An athlete running on curved track with 15 m radius and with speed of 6.7 m/s. If the athlete doesn't tilt to avoid falling down then calculate the torque on the athlete. Assume that the height of the athlete is 1.7 m and center of mass is at 57.1% of total height!
The torque calculation is impossible. Good luck on the take home test though! Never thought of posting the questions online...
i don't know answer
To calculate the torque on the athlete, we first need to determine the gravitational force acting on the athlete, and then find the force causing the centripetal acceleration as the athlete runs on the curved track.
1. Calculate the gravitational force:
The gravitational force acting on the athlete can be calculated using the formula: F_gravity = mass * g, where mass is the mass of the athlete and g is the acceleration due to gravity (approximately 9.8 m/s²).

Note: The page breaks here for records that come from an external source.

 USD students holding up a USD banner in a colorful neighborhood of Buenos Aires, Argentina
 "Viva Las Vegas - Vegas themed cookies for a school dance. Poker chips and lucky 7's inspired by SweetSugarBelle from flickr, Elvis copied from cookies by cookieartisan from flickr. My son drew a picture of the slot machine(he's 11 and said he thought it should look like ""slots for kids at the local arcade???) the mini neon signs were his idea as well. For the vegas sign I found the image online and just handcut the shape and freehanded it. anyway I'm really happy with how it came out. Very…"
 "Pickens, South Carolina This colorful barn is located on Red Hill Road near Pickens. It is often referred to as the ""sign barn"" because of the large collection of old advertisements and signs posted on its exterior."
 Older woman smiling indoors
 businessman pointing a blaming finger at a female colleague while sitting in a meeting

To find the mass of the athlete, we'll use the average human density, which is approximately 1000 kg/m³. The volume of the athlete can be calculated using the formula: Volume = height * cross-sectional area.
The cross-sectional area of a human can be approximated as a rectangle with a width equivalent to the shoulder width and a height equal to the thickness of the athlete. Let's assume the average shoulder width is 0.4 meters and the thickness is 0.3 meters.
Cross-sectional area = shoulder width * thickness = 0.4 m * 0.3 m = 0.12 m²
Total volume = height * cross-sectional area = 1.7 m * 0.12 m² = 0.204 m³
Mass = density * volume = 1000 kg/m³ * 0.204 m³ = 204 kg
Now we can calculate the gravitational force: F_gravity = 204 kg * 9.8 m/s² = 2000.4 N
2. Calculate the centripetal force:
The centripetal force acting on the athlete is given by the formula: F_centripetal = (mass * velocity²) / radius, where mass is the mass of the athlete, velocity is the speed of the athlete, and radius is the radius of the curved track.
F_centripetal = (204 kg * (6.7 m/s)²) / 15 m = 422.9 N
3. Calculate the torque:
The torque on the athlete can be calculated by multiplying the centripetal force by the distance from the center of mass to the point where the force is applied.
The distance from the center of mass to the point of contact with the track can be calculated using the given information that the center of mass is at 57.1% of the total height.
Distance from center of mass to contact point = 1.7 m * 57.1% = 0.9717 m
Torque = F_centripetal * Distance from center of mass to contact point = 422.9 N * 0.9717 m = 410.8 Nm
Therefore, the torque on the athlete is approximately 410.8 Nm.